Excerpted text

----

Regularians don’t maintain 5000-bottle cellars – they visit or design them. Can I get a holla?

Another thing about the wine tasting game. That Corley Estate red wine clearly evolved over time. Go back and read my notes, won’t you? The same held true with the chardonnay; again, see those notes? What we can cull from this is that, naturally, the pop-n-pour first impression is rarely the one to go by. We know this. But as a friend told me he learned from Andre Tschelitcheff (re: granddad of California wine production, period.) the best thing you can do to learn about a wine is to taste it every two hours all day long, as well as revisiting it the next day. I used to do this with every new vintage of Bryant cabernet when I was in the flow with the broker. Ah, the golden age of yore… But since joining the wine biz, I have been milking every wine I can for at least three days, either sucking the air out or just dropping the cork in. If you don’t, you can and should. That way, when you taste aluminum, cranberry, dog breath or cat pee, you know you were a cheapskate when buying that bottle. (( Shopping strictly for the deal will get you exactly what you requested: a reject, a bottle-shocked flagon of plonk, a stinker. Drink Campari instead. ))
Similar to this Corley experience and nearly every other positive one I can relate if you ask me to…. a culmination comes to this conversation. Simple Math chardonnay is this type of wine. I’m eager for you to experience it, particularly on the second day it’s open. It goes from fresh, cuddly and toothy to straight cush. Just how I like it, and anyone who enjoys Russian River Valley fruit will find oodles of merit in this juice. It is dirt cheap but it ain’t marked down, cowpoke. Ne’er shall it be besmirched with an orange sale sticker. If the Gary Fisher’s out of reach, Huffy is still completely reasonable until you hit it on the slots. We’ll keep making it and we’ll keep the lights on for you.

----

Data excerpts
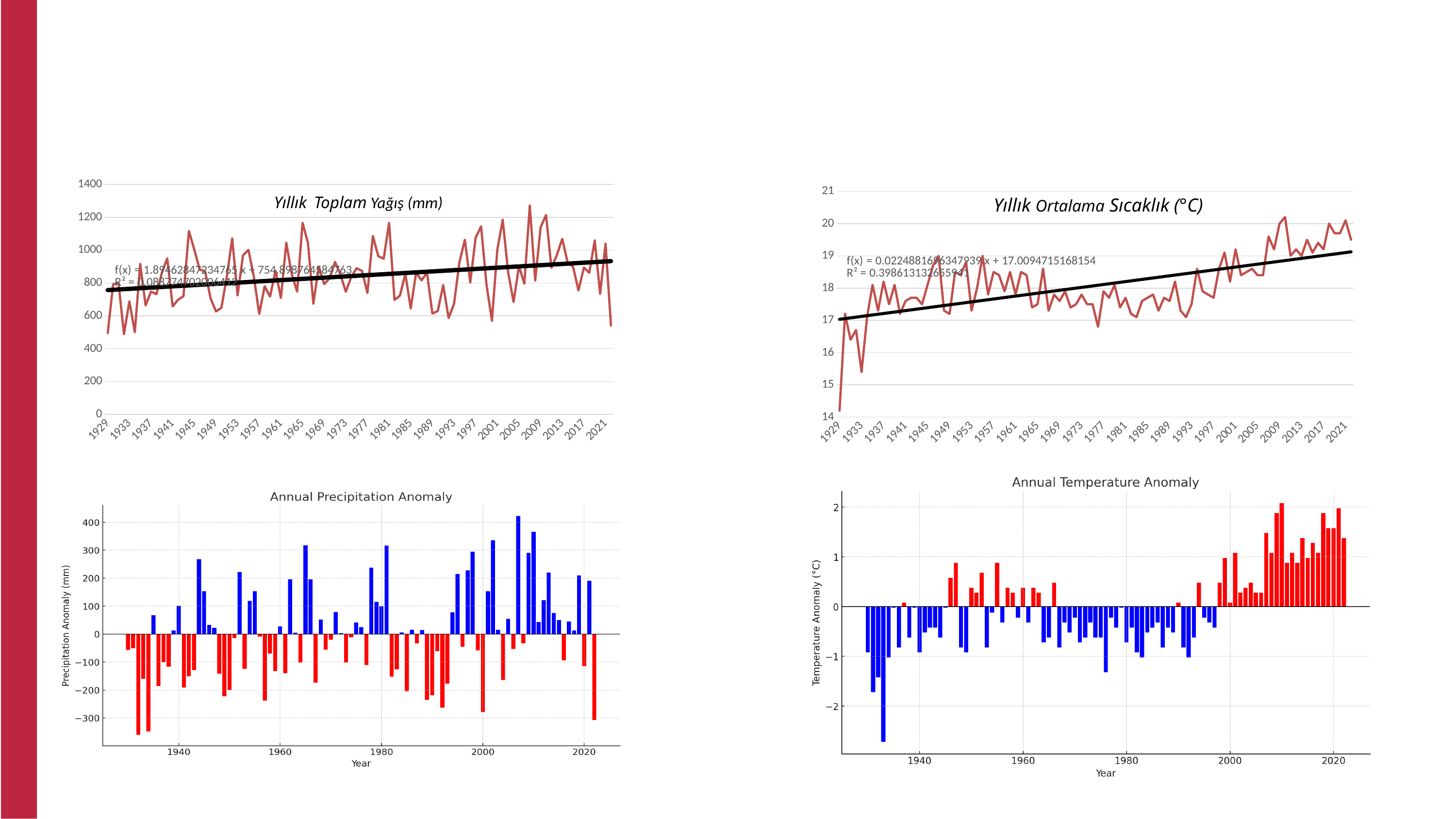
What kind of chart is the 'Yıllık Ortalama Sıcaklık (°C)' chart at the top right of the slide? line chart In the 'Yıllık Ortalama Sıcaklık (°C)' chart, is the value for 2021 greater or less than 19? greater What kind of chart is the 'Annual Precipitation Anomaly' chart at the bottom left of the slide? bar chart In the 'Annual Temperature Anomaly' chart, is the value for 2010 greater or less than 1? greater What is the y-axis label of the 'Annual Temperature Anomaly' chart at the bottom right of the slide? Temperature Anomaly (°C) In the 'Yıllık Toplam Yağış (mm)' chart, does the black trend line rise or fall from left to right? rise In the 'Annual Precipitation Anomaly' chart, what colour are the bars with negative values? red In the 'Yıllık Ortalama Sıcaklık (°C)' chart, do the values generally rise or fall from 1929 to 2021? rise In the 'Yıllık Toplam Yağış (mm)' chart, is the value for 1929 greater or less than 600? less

----

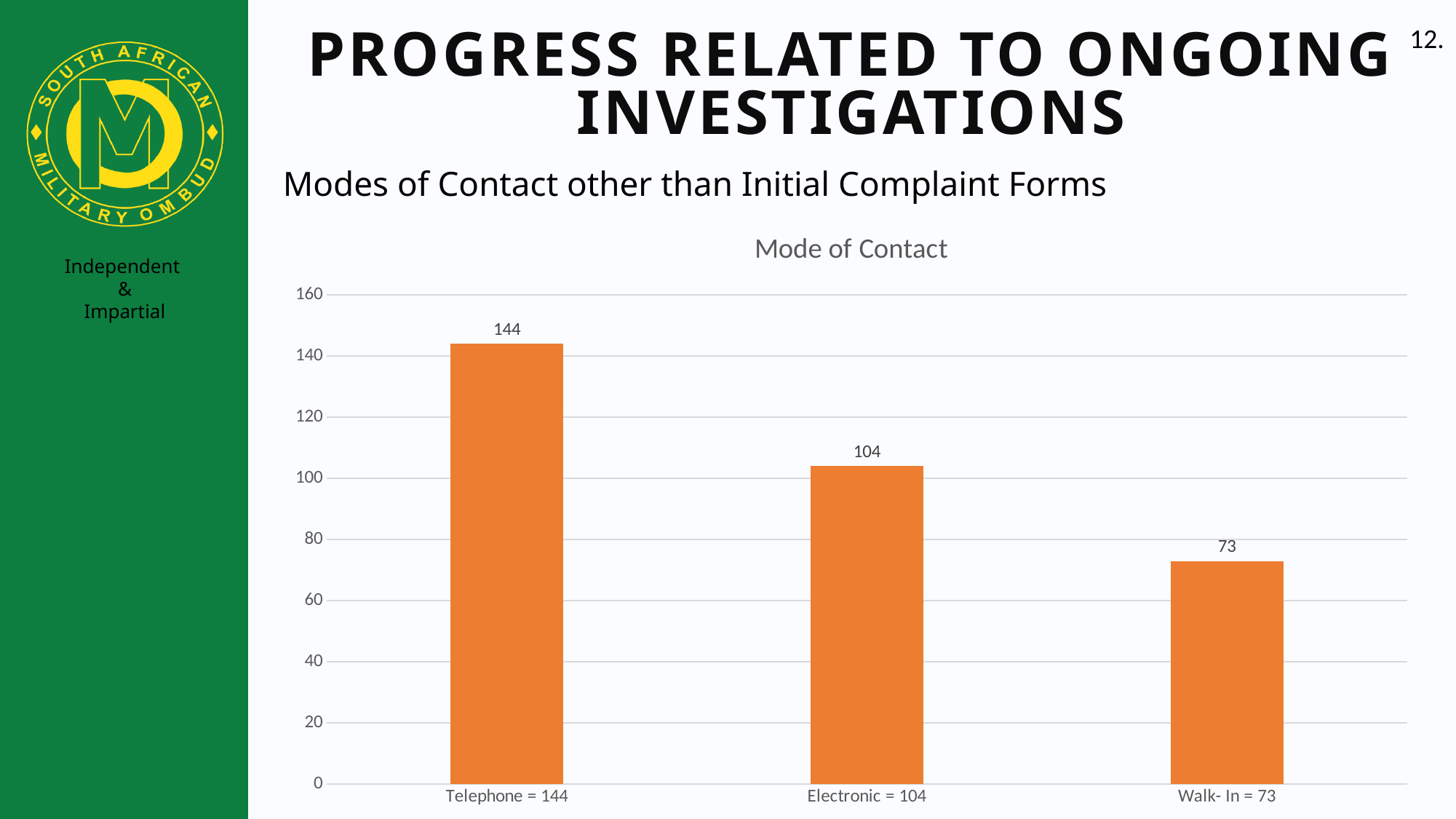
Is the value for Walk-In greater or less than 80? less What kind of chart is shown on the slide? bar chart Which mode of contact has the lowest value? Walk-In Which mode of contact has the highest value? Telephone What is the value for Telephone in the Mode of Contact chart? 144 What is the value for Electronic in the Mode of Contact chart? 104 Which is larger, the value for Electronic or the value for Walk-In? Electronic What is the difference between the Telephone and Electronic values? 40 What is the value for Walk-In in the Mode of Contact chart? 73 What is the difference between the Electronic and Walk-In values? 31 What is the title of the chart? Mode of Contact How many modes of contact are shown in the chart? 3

----

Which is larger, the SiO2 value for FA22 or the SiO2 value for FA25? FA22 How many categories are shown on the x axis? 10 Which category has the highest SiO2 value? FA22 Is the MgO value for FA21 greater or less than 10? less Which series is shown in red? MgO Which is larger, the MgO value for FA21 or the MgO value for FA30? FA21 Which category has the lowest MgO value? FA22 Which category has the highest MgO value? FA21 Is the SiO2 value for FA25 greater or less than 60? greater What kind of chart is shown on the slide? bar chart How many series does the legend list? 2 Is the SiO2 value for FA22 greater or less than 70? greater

----

Task 1
In the excerpt on wine tasting, what does Andre Tschelitcheff say is the best way to learn about a wine?
Task 2
From the excerpt on wine tasting, copy the stretch from "Similar to this" through "on for you.".

Exercise answer 1
Taste it every two hours all day long, and taste it again the next day.

Exercise answer 2
Similar to this Corley experience and nearly every other positive one I can relate if you ask me to…. a culmination comes to this conversation. Simple Math chardonnay is this type of wine. I’m eager for you to experience it, particularly on the second day it’s open. It goes from fresh, cuddly and toothy to straight cush. Just how I like it, and anyone who enjoys Russian River Valley fruit will find oodles of merit in this juice. It is dirt cheap but it ain’t marked down, cowpoke. Ne’er shall it be besmirched with an orange sale sticker. If the Gary Fisher’s out of reach, Huffy is still completely reasonable until you hit it on the slots. We’ll keep making it and we’ll keep the lights on for you.